Aspects of monopole operators in N=6 Chern-Simons theory

TL;DR

This paper studies monopole operators in the $\mathcal{N}=6$ $U(N)\times U(N)$ Chern-Simons-matter theory (ABJM-like) and develops a $1/k$ perturbation theory around exact classical monopole backgrounds to access the spectrum in sectors with flux. By placing the theory on $S^2\times\mathbb{R}$ and solving the classical equations of motion with magnetic flux, the authors construct explicit backgrounds and then quantize fluctuations to leading order in $1/k$, enabling computation of the superconformal index. The resulting index, including monopole sectors, matches the localization results obtained by Kim 2009, with the crucial role played by mixing between gauge fields and certain matter scalars described by odd-dimensional self-duality-like equations.
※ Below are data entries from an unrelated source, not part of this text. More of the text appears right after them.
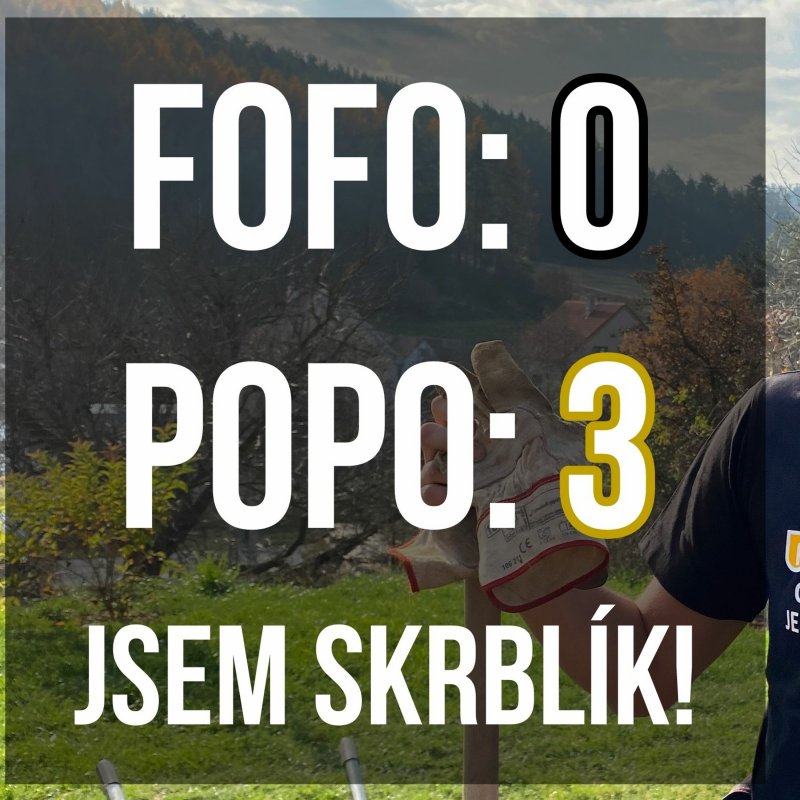 Obrázek epizody Posluchači mi koupili tyto 3 akcie - Fotříčkův Fond 3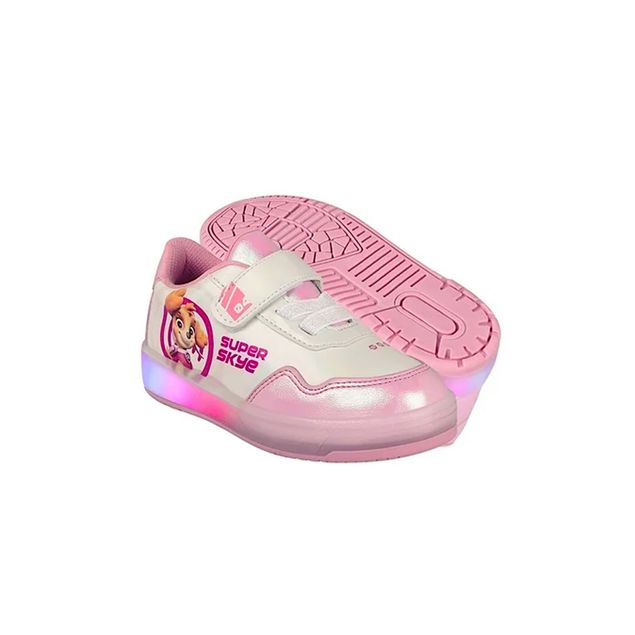 Tenis-Paw-Patrol-Velcro-Luces-Para-Niña-PW332573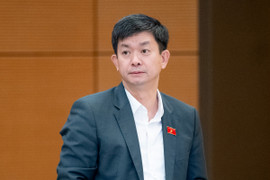 Quốc hội xem xét, thông qua 7 nội dung cấp thiết để sắp xếp tổ chức bộ máy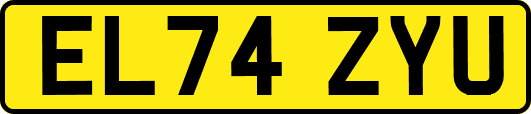 EL74ZYU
The work also outlines generalizations to more complicated flux patterns and discusses open problems, including the $H\neq\tilde{H}$ sector and implications for open-string dynamics in AdS4/CFT3 contexts.

Abstract

We study local operators of U(N)xU(N) N=6 Chern-Simons-matter theory including a class of magnetic monopole operators. To take into account the interaction of monopoles and basic fields for large Chern-Simons level k, we consider the appropriate perturbation theory in 1/k which reliably describes small excitations around protected chiral operators. We also compute the superconformal index with some simple monopole operators and show that it agrees with the recent result obtained from localization. For this agreement, it is crucial that excitations of gauge fields and some matter scalars mix, which is described classically by odd dimensional self-duality like equations.